** WORK TO COMPLETE **
In the entries below, begin at the line that has "Heinz Hamburger Dill Chips" and stop after the line that has "Hoox Pure Love 4000mAh hvid Power bank"; output those lines exactly, leaving out pictures.

** MATERIAL PROVIDED **

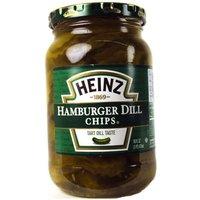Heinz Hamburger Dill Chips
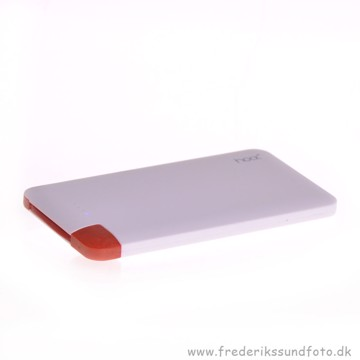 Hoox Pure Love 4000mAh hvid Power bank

* * *

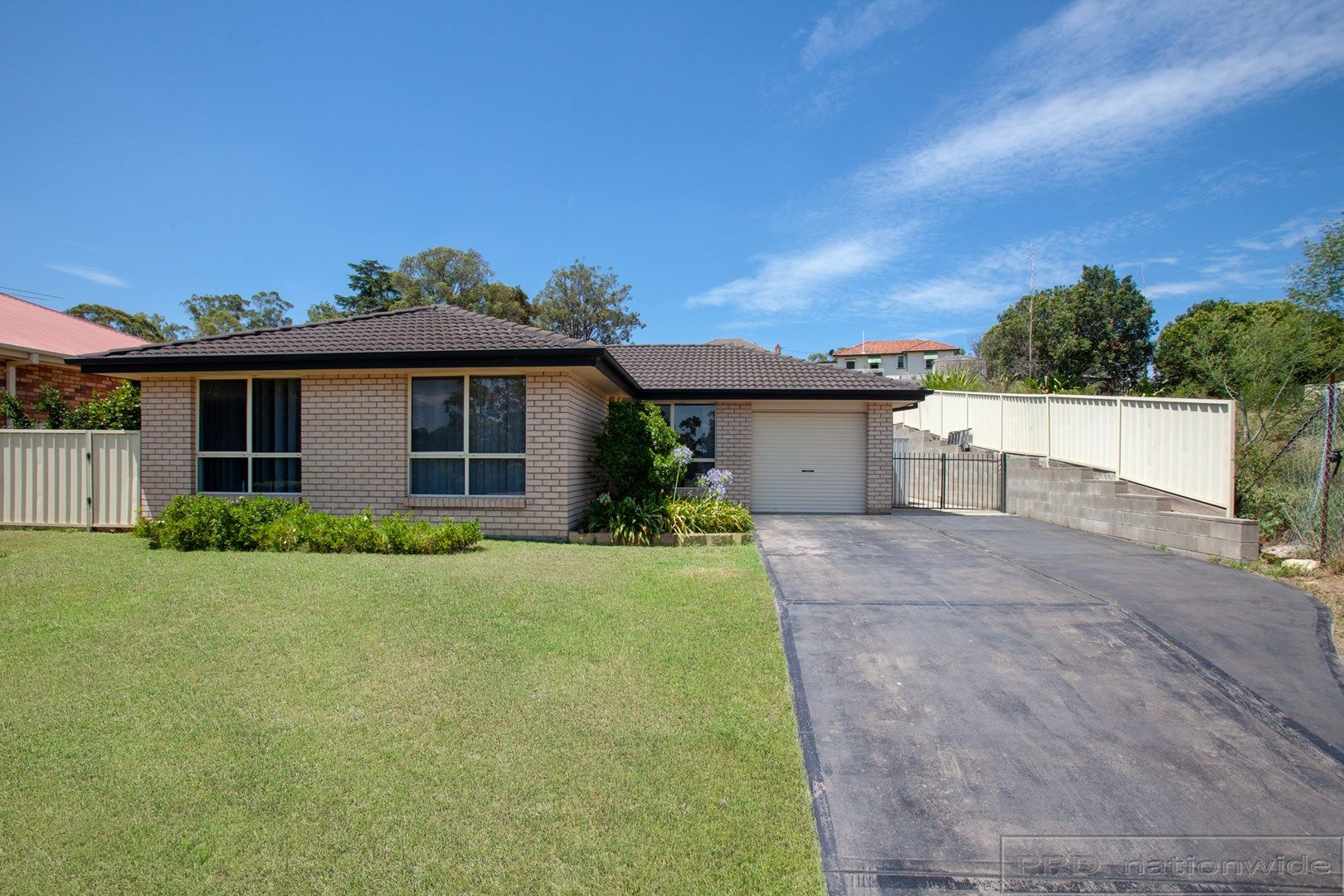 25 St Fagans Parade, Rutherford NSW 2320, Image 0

* * *

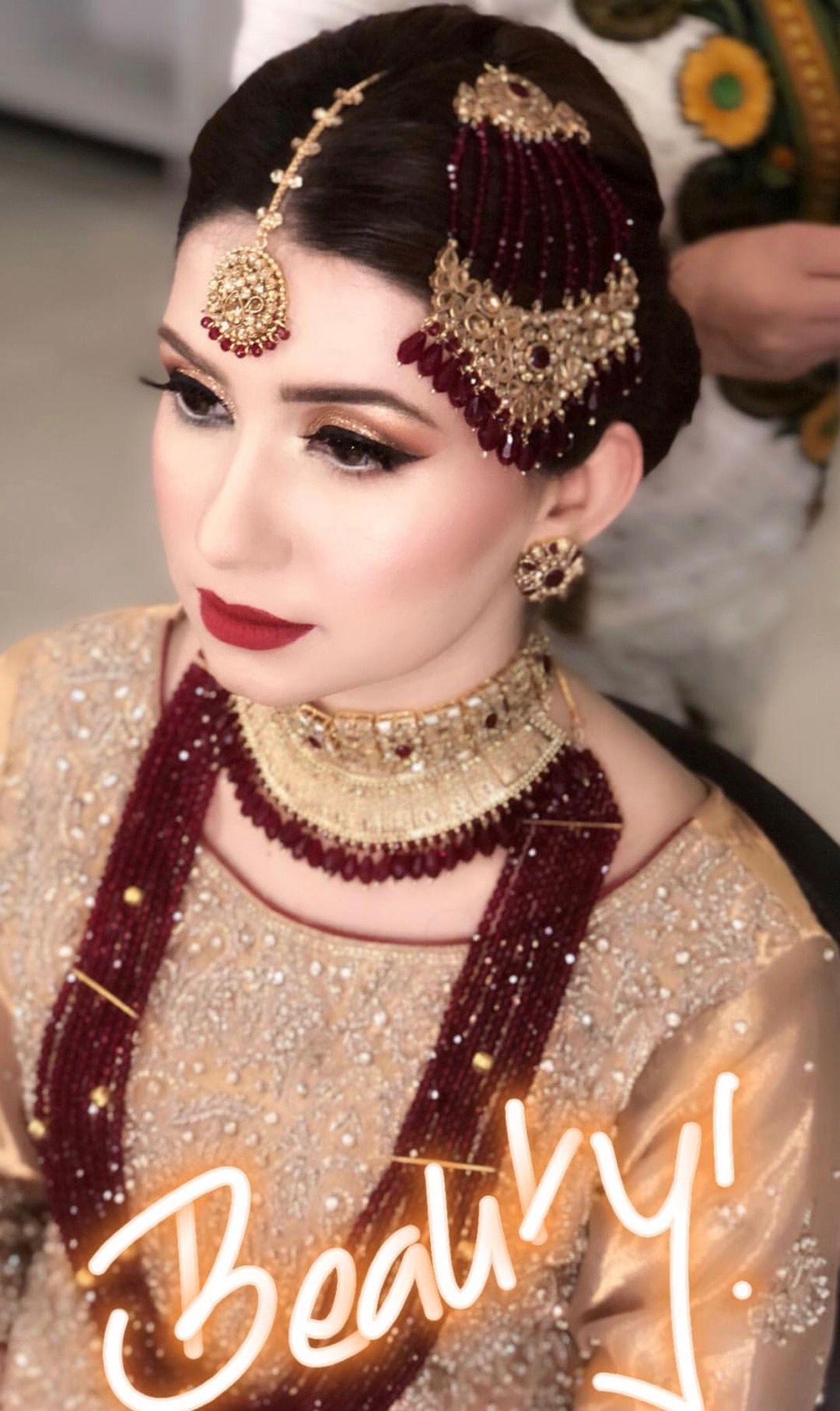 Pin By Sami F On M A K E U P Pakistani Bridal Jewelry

** WRITTEN ANSWER **
Heinz Hamburger Dill Chips
 Hoox Pure Love 4000mAh hvid Power bank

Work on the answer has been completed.